Roku has posted double-digit annual revenue growth every year as a public company, but for the first time since 2020 the top-line gains are accelerating in 2024. Investors didn’t think it would happen until Roku dramatically raised its full-year guidance in early August. Good things happen when your audience keeps growing and engagement intensifies.
There was a brief moment three years ago when Roku was profitable. It’s clawing its way to get back. Losses are narrowing. Analysts don’t see a return to reported profitability until 2027, but momentum suggests that it could happen earlier than that. Roku has posted much smaller deficits than Wall Street pros were targeting in back-to-back quarters.

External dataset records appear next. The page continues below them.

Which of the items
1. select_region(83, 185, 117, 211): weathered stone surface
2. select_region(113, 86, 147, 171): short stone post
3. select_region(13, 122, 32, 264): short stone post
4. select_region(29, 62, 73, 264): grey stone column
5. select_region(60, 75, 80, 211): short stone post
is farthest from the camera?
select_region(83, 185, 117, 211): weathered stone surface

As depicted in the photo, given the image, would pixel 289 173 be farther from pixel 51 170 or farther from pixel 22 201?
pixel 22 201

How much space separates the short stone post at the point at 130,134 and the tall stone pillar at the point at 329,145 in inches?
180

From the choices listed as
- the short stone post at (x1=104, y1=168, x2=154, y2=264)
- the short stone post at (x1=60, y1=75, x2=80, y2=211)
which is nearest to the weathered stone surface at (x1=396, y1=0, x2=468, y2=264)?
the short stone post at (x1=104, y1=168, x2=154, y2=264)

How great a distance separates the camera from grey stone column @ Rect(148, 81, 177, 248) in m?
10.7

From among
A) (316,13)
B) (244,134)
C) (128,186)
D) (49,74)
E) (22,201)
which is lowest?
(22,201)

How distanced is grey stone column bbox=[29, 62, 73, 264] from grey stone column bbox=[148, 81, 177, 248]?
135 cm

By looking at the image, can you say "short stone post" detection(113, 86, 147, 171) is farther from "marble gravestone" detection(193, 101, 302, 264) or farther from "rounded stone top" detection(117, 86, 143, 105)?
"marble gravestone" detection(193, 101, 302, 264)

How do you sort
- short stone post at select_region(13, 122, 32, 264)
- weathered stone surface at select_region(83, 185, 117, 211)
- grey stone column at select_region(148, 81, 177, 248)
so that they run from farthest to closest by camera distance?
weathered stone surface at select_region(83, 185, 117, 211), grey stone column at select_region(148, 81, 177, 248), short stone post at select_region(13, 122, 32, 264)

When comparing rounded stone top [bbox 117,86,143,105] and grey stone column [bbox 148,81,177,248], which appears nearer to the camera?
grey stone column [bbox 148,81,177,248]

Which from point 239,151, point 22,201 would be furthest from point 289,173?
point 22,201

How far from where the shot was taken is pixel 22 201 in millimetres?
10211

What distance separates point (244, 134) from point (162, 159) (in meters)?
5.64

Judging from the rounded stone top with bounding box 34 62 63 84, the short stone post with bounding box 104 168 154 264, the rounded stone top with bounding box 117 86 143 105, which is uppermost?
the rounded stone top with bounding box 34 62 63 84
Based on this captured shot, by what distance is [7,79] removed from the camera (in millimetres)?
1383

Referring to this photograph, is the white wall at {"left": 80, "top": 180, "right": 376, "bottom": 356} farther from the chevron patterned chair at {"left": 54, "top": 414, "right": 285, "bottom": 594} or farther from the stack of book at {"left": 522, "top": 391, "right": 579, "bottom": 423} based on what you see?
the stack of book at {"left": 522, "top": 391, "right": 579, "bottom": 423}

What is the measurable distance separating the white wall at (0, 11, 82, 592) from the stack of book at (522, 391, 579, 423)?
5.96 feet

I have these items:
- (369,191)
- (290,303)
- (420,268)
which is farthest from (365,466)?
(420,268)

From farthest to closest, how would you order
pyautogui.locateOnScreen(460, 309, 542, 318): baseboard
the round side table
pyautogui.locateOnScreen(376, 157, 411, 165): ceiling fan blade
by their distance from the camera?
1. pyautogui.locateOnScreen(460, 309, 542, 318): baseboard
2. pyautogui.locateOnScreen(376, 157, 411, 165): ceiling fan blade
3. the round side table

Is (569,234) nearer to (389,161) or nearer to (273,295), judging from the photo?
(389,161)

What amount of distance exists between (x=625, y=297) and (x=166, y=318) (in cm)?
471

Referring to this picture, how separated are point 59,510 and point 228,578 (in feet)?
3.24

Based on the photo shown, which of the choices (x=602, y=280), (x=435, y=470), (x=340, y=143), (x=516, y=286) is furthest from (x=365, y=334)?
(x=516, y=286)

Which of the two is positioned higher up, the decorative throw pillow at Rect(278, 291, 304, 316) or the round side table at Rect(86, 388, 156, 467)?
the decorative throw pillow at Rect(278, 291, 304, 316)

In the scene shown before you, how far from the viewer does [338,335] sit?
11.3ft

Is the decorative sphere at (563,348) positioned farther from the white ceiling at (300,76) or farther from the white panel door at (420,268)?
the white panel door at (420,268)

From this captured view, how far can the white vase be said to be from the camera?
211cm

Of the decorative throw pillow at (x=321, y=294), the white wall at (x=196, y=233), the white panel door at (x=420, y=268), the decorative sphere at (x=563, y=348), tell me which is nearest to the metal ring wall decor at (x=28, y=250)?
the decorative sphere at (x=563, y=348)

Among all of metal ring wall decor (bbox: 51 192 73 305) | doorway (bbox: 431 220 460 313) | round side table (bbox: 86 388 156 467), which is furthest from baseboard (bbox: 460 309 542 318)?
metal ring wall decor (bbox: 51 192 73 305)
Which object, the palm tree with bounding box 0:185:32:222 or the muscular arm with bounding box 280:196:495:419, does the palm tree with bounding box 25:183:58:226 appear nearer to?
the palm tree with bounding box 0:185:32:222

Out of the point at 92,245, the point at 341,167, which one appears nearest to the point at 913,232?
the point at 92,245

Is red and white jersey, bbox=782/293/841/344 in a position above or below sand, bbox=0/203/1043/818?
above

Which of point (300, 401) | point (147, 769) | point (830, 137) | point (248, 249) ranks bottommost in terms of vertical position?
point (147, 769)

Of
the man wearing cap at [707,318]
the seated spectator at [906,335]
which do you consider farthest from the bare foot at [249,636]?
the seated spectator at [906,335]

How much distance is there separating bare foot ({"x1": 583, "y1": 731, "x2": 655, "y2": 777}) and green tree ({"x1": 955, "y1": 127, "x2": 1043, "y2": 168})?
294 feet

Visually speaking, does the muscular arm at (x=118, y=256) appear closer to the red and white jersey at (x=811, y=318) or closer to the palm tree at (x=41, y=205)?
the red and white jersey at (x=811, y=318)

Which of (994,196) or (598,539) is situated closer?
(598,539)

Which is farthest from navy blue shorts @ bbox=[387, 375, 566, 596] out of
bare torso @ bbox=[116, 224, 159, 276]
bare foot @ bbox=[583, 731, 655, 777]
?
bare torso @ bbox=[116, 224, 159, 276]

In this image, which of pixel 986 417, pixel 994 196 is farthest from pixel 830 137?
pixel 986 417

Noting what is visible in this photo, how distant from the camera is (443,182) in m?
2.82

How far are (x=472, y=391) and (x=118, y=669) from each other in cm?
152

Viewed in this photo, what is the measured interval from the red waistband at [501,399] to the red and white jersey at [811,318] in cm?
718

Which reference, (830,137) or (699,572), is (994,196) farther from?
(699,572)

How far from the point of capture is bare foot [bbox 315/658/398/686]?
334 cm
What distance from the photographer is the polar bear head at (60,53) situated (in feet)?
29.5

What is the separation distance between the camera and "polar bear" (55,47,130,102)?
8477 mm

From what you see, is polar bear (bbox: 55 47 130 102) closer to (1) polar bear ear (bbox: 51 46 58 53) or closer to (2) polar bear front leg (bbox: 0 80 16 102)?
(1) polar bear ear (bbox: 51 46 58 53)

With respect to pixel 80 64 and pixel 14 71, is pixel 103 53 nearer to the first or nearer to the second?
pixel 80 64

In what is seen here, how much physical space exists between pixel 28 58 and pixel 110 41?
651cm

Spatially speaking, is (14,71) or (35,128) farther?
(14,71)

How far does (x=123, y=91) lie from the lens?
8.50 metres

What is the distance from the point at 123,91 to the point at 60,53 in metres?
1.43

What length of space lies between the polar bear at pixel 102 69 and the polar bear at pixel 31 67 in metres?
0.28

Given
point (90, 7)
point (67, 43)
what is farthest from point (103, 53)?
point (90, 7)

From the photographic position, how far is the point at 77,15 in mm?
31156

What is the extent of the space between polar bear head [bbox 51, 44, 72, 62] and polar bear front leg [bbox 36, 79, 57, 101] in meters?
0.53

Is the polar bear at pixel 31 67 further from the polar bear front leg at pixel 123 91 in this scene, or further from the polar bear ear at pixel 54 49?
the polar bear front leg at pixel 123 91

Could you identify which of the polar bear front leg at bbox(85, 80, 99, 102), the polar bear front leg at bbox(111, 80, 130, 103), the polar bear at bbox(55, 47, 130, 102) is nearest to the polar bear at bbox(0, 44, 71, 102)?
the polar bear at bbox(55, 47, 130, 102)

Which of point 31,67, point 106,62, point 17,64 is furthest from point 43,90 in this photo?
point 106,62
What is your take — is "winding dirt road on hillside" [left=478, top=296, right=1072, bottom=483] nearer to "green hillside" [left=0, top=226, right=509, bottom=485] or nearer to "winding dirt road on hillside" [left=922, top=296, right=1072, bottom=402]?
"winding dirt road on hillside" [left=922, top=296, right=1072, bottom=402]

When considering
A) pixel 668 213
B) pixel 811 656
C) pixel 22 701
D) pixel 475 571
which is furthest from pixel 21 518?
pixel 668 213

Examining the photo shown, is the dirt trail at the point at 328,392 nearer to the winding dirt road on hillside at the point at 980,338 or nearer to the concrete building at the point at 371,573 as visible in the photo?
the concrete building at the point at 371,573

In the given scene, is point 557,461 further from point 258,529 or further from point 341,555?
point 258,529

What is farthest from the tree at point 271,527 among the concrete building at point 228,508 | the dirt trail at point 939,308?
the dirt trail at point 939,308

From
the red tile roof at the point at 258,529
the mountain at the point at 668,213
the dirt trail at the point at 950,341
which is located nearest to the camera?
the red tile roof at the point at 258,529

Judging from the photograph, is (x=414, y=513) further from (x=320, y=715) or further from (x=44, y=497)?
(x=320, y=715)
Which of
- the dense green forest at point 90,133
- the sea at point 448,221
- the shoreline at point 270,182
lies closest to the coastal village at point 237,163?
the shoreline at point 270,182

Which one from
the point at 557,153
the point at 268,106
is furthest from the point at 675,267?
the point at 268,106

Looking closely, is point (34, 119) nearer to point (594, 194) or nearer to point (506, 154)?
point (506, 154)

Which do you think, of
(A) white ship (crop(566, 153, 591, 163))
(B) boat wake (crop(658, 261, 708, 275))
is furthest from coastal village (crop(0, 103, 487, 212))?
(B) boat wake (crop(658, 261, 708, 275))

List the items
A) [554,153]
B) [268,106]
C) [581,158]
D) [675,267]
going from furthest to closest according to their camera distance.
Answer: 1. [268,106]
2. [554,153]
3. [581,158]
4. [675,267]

Roku is starting to flex the power of its scalability. The Roku Channel — a free ad-supported channel available to Roku users — has seen its usage skyrocket 75% over the past year. It’s now one of the five most popular services on the platform, and that’s a dinner bell for advertisers trying to reach an audience that isn’t consuming linear television anymore. Last month it launched a sports-centered channel, giving folks another reason to stay close to the industry leader.
The stock isn’t cheap, but its business is a lot larger than it was three summers ago when the shares hit an all-time high. Investors have been burned buying into Roku rallies before, but the stock would have to appreciate sixfold from here to take out its summertime peak in 2021 when the shares approached $500. It’s OK to believe in Roku again.